After a trip to the canteen for a restorative cup of green tea, Carlyle went upstairs to his desk on the third floor. There was no sign of Umar, so he called his wife. Like Phillips, Helen answered on the first ring. Clearly, this was his day for getting hold of people.
‘Where have you been?’ Her voice was concerned rather than angry.
Carlyle felt himself relax. He explained what he had been up to, leaving out the part about the nap on Miki’s sofa. ‘What are you doing?’
‘I took the day off, so that I could hang out with your dad.’
‘Okay.’ He was grateful for this kindness and also because she didn’t raise the fact that the idea of taking some ‘personal time’ would never even have crossed his mind.
‘I think he’s happy for me to make the arrangements for the funeral.’
I bet he is.
‘It’s good of you,’ he mumbled.
‘He is your dad, John. It is your mum we’re talking about.’
Once again this morning he felt embarrassed. Although there was no one else around, he lowered his voice. ‘Yes, of course.’ He scribbled some notes on a pad on his desk as Helen talked through some of the details. The funeral was expected to be set for tomorrow week. ‘The thirteenth?’
‘The fourteeth,’ she corrected him.
‘Okay.’
‘Does that make a difference?’
‘No, no,’ Carlyle said hastily. ‘You have to take pretty much what you’re given, I suppose.’
‘Pretty much.’
‘The law of supply and demand,’ he mused.
‘What?’
‘Nothing.’ Out of the corner of his eye, he saw Umar heading towards him.

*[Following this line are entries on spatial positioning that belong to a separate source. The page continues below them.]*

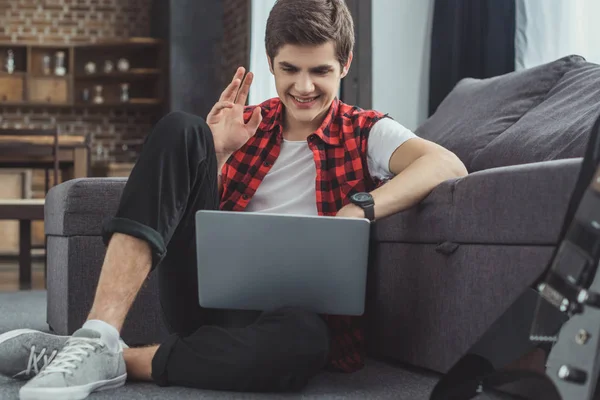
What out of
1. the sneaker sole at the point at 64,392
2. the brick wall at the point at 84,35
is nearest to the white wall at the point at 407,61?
the sneaker sole at the point at 64,392

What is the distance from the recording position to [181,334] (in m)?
1.58

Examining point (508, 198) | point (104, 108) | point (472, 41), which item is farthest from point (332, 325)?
point (104, 108)

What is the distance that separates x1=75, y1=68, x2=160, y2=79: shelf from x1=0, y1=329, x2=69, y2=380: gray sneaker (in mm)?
5990

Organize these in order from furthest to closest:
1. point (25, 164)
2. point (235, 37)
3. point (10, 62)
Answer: point (10, 62) → point (235, 37) → point (25, 164)

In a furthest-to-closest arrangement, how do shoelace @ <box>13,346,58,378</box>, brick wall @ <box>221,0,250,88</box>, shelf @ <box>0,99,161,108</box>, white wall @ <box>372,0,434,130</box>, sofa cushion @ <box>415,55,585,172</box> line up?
1. shelf @ <box>0,99,161,108</box>
2. brick wall @ <box>221,0,250,88</box>
3. white wall @ <box>372,0,434,130</box>
4. sofa cushion @ <box>415,55,585,172</box>
5. shoelace @ <box>13,346,58,378</box>

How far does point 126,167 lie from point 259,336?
18.6ft

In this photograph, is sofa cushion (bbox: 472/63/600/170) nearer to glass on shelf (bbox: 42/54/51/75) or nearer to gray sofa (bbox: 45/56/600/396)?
gray sofa (bbox: 45/56/600/396)

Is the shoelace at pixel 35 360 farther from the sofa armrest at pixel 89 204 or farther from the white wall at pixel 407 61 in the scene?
the white wall at pixel 407 61

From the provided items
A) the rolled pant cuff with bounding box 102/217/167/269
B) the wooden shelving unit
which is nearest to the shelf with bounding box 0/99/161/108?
the wooden shelving unit

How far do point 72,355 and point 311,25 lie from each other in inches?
30.8

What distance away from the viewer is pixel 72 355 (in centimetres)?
128

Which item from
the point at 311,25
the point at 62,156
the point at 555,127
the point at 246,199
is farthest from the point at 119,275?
the point at 62,156

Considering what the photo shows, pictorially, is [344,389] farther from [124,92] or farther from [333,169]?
[124,92]

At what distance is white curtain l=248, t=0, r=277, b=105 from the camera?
4.93 metres
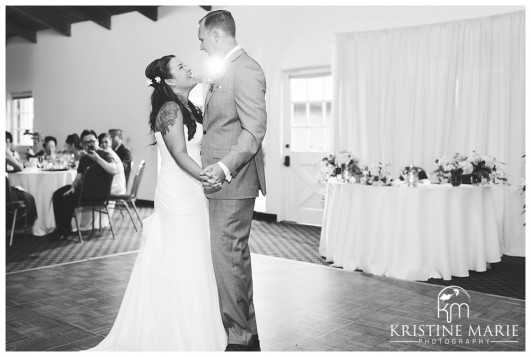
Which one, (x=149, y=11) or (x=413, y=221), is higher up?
(x=149, y=11)

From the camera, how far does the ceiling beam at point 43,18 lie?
11.2m

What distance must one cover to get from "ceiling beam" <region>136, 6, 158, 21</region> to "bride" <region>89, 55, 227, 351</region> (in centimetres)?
819

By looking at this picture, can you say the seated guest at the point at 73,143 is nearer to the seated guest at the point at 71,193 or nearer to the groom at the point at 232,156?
the seated guest at the point at 71,193

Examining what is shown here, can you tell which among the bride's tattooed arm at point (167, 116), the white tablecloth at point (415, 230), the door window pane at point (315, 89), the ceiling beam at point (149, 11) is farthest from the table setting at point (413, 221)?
the ceiling beam at point (149, 11)

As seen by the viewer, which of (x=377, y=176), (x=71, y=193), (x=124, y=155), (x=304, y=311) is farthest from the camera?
(x=124, y=155)

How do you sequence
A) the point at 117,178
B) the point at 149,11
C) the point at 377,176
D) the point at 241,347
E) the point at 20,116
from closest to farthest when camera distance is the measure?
1. the point at 241,347
2. the point at 377,176
3. the point at 117,178
4. the point at 149,11
5. the point at 20,116

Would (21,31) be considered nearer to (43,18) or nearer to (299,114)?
(43,18)

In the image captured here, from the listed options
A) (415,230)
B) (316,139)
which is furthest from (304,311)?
(316,139)

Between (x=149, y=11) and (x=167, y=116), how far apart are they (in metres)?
8.44

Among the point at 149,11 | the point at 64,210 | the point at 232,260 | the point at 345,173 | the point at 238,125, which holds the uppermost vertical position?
the point at 149,11

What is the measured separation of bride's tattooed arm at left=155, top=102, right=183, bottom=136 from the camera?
2715 millimetres

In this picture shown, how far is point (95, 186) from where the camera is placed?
6.66 meters

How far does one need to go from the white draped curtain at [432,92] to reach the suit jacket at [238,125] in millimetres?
4614
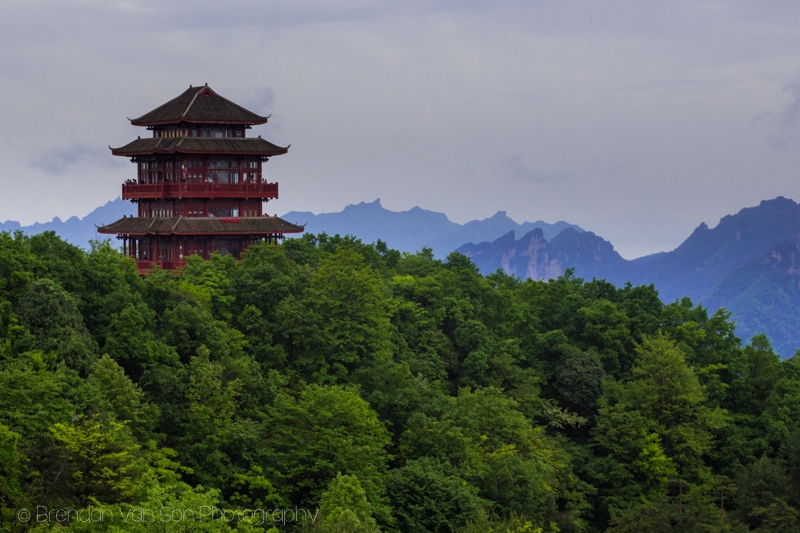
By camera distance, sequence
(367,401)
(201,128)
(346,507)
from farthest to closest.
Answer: (201,128) → (367,401) → (346,507)

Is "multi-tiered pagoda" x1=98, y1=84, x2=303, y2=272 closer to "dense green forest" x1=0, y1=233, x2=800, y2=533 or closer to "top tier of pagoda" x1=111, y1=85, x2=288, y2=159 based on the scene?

The sergeant was making a winding-up motion, telling him to get off the call. Carlyle held up an index finger to signal that he would be but a moment.
‘It’s going to cost about six grand.’
‘What?’ Carlyle did a quick mental audit of their various bank accounts. Helen was in charge of the family finances and she liked to point out that they didn’t have savings, as such. Rather, they had a buffer zone for when times got tough. It looked like the buffer zone was going to get wiped out.
‘That’s what it costs,’ she said defensively.
‘Of course, of course.’ He backed off, not wanting her to think he was being cheap or petty at a time like this. ‘Let’s just hope that no one else keels over any time soon.’
‘That’s not funny, John.’
Jesus, me and my big mouth.
Umar was hovering and Carlyle waved him irritably away. ‘Sorry. Anyway, we can take care of the cost, no problem. It will all be fine.’ Watching his sergeant retreat a few feet, arms folded, he lowered his voice further. ‘You are doing a great job on this. I really am very grateful. It’s a big help.’
‘Mm.’
‘Look, I’ve got to go. Crap day. There are a lot of people chasing me. I’ll give you a call as soon as I know how the rest of the day is panning out.’ He dropped his head so low it was almost under the desk. ‘I love you,’ he whispered but she had already ended the call. Tossing the mobile on his desk, he realized that he hadn’t even asked Helen how his father was getting on. ‘Your Son of the Year Award is in the post,’ he mumbled to himself.
‘Sorry?’
Rubbing his temples, the inspector looked up at his sergeant, who had surreptitiously crept back towards the desk. Umar looked as excited as a child in a sweetie shop. Normally he only got like that when he was chasing some skirt.
‘Nothing.’ Carlyle smiled wearily. ‘What have we got?’
‘We’ve found the girl.’
Carlyle stood up. ‘Ayumi?’
‘Huh?’
‘Sorry, wrong investigation. Which girl are we talking about?’
A look of profound annoyance flashed across Umar’s face. ‘Rebecca Shaeffer. The girl that disappeared from the playground. Who else?’
‘Oh, yes. Of course.’
Umar looked at him like he was mad. ‘Despite it being half-term, we managed to track down the headmistress of Rebecca’s school. They had contact details for a grandmother in Primrose Hill, so I sent a couple of uniforms round there and bingo, there she was, drinking cocoa and watching
Tom and Jerry
.’
Tom and Jerry
. Quality. Carlyle hoped it was some of the old ones – they were so much better. ‘So the girl’s there,’ he said slowly, ‘but the grandparents didn’t know about the father getting shot?’